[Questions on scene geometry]
▬▬▬▬▬▬
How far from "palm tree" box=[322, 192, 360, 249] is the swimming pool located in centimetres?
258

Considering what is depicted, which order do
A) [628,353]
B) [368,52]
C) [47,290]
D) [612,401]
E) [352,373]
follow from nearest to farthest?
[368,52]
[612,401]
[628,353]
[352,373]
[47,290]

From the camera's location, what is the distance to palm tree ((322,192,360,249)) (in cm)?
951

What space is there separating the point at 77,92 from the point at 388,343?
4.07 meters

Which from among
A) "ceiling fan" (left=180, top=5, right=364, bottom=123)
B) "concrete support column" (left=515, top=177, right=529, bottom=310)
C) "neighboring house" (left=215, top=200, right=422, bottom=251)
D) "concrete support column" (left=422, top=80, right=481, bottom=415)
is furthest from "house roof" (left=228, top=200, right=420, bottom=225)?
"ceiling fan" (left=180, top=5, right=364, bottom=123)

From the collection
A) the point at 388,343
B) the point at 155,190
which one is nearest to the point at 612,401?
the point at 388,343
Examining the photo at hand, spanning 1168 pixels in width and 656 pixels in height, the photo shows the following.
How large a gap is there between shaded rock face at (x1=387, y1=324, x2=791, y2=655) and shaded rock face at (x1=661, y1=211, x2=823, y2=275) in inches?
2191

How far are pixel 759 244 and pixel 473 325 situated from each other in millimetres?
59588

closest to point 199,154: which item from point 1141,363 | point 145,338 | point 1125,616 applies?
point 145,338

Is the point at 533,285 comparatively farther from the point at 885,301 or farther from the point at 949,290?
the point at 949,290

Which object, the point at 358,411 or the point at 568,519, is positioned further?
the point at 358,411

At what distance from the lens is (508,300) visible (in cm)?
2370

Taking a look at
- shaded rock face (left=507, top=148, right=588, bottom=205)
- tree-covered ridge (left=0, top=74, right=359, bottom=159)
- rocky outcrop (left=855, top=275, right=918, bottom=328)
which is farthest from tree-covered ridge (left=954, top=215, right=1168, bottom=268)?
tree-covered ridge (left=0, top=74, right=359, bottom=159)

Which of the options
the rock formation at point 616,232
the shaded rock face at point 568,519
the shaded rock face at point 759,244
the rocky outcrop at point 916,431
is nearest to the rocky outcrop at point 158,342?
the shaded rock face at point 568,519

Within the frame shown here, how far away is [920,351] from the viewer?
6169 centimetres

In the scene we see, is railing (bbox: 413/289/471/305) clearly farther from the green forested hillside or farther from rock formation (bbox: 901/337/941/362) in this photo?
▬▬▬▬▬▬
Please repeat every one of the entries above word for word, keeping each line as it stands.

Reply:
How far from "palm tree" box=[322, 192, 360, 249] is the swimming pool located in centimetres?
258

Considering what is depicted, which order do
A) [628,353]
B) [368,52]
C) [47,290]
D) [612,401]
E) [352,373]
follow from nearest to farthest?
[368,52]
[612,401]
[628,353]
[352,373]
[47,290]

From the camera's location, what is the distance to palm tree ((322,192,360,249)) (in cm)?
951

What space is there separating the point at 77,92 from the point at 388,343?
4.07 meters

Which from among
A) "ceiling fan" (left=180, top=5, right=364, bottom=123)
B) "concrete support column" (left=515, top=177, right=529, bottom=310)
C) "neighboring house" (left=215, top=200, right=422, bottom=251)
D) "concrete support column" (left=422, top=80, right=481, bottom=415)
is furthest from "house roof" (left=228, top=200, right=420, bottom=225)?
"ceiling fan" (left=180, top=5, right=364, bottom=123)

From the collection
A) the point at 388,343
B) the point at 155,190
which one is nearest to the point at 612,401?
the point at 388,343
Examining the photo at hand, spanning 1168 pixels in width and 656 pixels in height, the photo shows the following.
How large a gap is there between shaded rock face at (x1=387, y1=324, x2=791, y2=655) and shaded rock face at (x1=661, y1=211, x2=823, y2=275) in inches?
2191

How far are pixel 759 244 and pixel 473 325 situated from each other in millimetres?
59588

closest to point 199,154: which item from point 1141,363 | point 145,338 | point 1125,616 applies?
point 145,338

Is the point at 533,285 comparatively farther from the point at 885,301 or farther from the point at 949,290?
the point at 949,290

Which object, the point at 358,411 or the point at 568,519, is positioned further?
the point at 358,411

At what distance from the lens is (508,300) visible (in cm)?
2370

Taking a look at
- shaded rock face (left=507, top=148, right=588, bottom=205)
- tree-covered ridge (left=0, top=74, right=359, bottom=159)
- rocky outcrop (left=855, top=275, right=918, bottom=328)
which is farthest from tree-covered ridge (left=954, top=215, right=1168, bottom=268)?
tree-covered ridge (left=0, top=74, right=359, bottom=159)

Which of the options
the rock formation at point 616,232
the shaded rock face at point 568,519
the shaded rock face at point 759,244
the rocky outcrop at point 916,431
is nearest to the rocky outcrop at point 158,342?
the shaded rock face at point 568,519

Within the frame shown here, how far away is [920,351] from the viewer?
6169 centimetres

In the scene we see, is railing (bbox: 413/289/471/305) clearly farther from the green forested hillside or farther from rock formation (bbox: 901/337/941/362) in this photo?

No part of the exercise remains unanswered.